Hebrews 13:8 says this..."Jesus Christ, the same yesterday, and to day, and forever."
John 17:3 says this..."And this is life eternal, that they might know thee, the only true God, and Jesus Christ, whom thou has sent."

Let me encourage you, in the vein of last week's post about spiritual health being TOPS...to start your day out reading your Bible and spending time in prayer. Your troubles and stress won't magically disappear but when they come, and they will, you will be better equipped to deal with them.

God isn't my Co-Pilot...He's my Pilot.

Okiedokie...so thanks for letting me get that outta my head. If you have any questions about how to go about any of this, I'm completely available to talk, chat, answer your questions or point you in the right direction of someone that can help you. Just want to encourage you to seek Him.

In other news:
my mom's wound is healing up, slow n steady. The wound vac is doing it's thing but she's still gotta way to go. they will be heading to Gulf Shores in mid-November this year...staying till March.

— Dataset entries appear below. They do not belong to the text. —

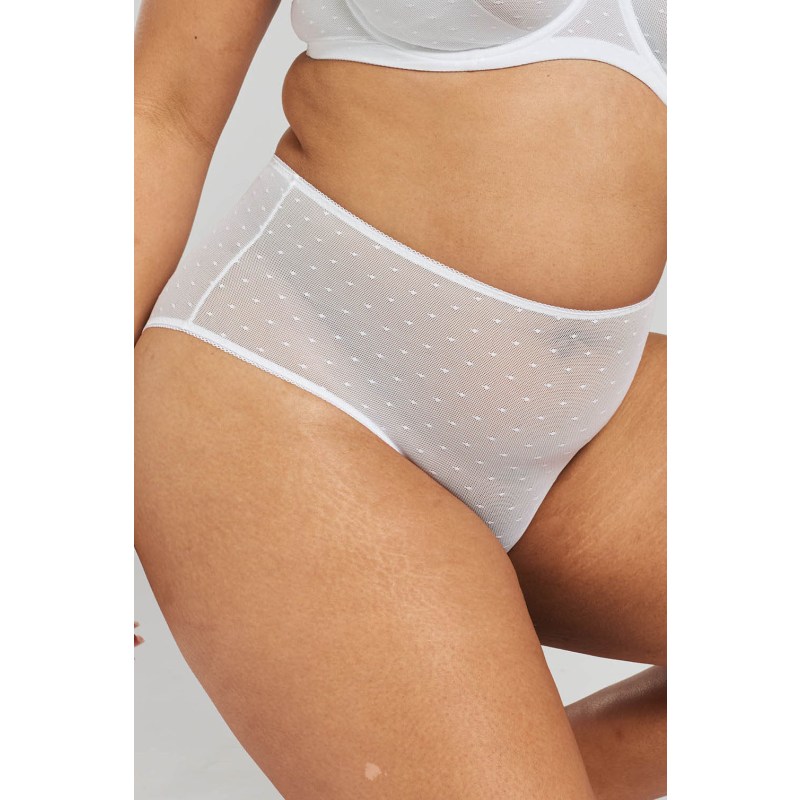 Thumbnail of Banksia Recycled-Tulle High-Rise Briefs - Glacier White image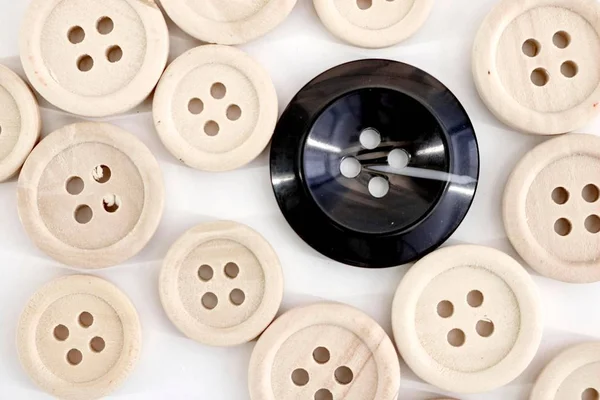 Wooden Buttons — Stock Photo, Image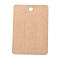 Blank Kraft Paper Hair Clip Display Cards, Rectangle, BurlyWood, 10x7x0.05cm, Hole: 7.5mm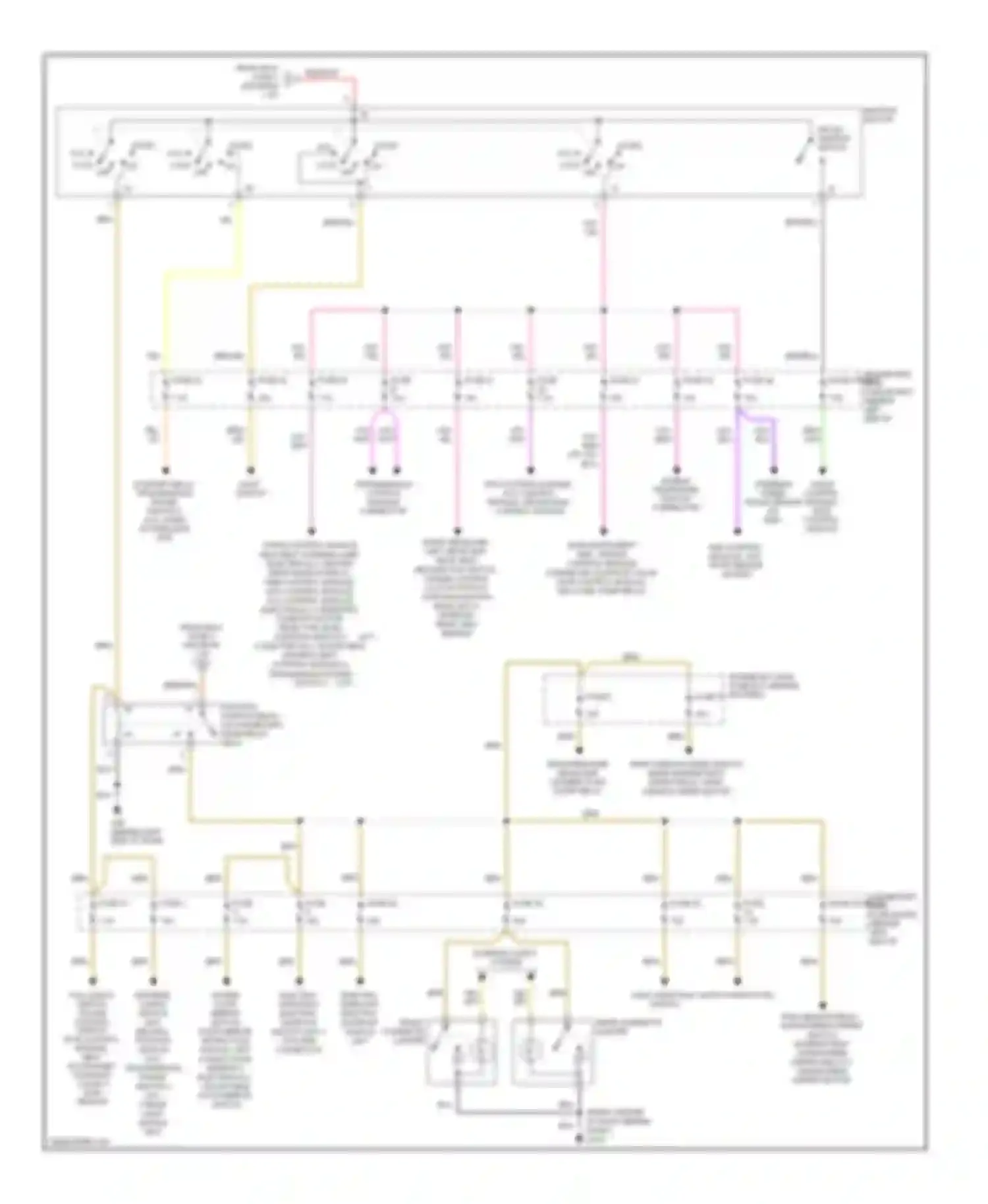 9-5 Saab I facelift 2 (2005-2010): Power distribution circuit (2 of 2)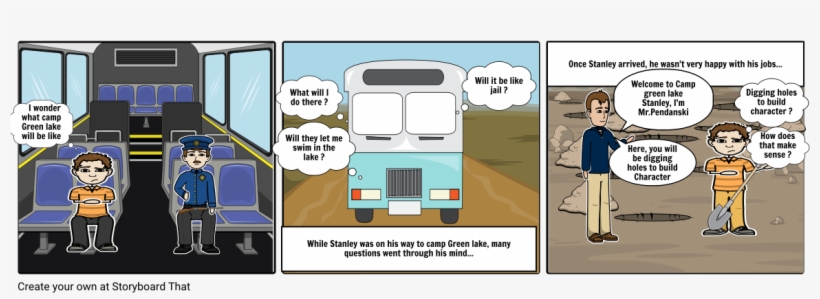 Camp Green Lake Finished Comic - Cartoon, transparent png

David will be having a surgical procedure on his eyes in a few weeks...no more glasses for that boy (again. he had it done in 2006 also)

Will, Ethan and Mel are doing such a good job working for David's company. Mel doesn't work as much, obviously, but they are all super glad to have a good work environment to learn in.

The chickens are getting feisty...that's all I'm allowed to say, apparently. :/ we will have eggs soon...

Levi has changed up his piano routine...he's doing more singing with it and more of the chord playing. I wish I understood it all more. Mel could tell you.

Molly kinda despises doing school...it's kind of annoying. She's really cute though so that helps.

Mel and Will purchased some microphones and a big speaker thingamajig to start working on more worship and future recording?? We have also put a drum set in layaway and are encouraging Molly to want to play them.

I'm finding it hard to believe it's September already. what in the world? less than four months until Christmas. and my 42nd birthday. urgh.

Ok...well, I need to go make some stars...I am tired tonight...moved our whole bedroom around today, in the hopes that it would encourage the spiders to leave....that's a story for another day. ew.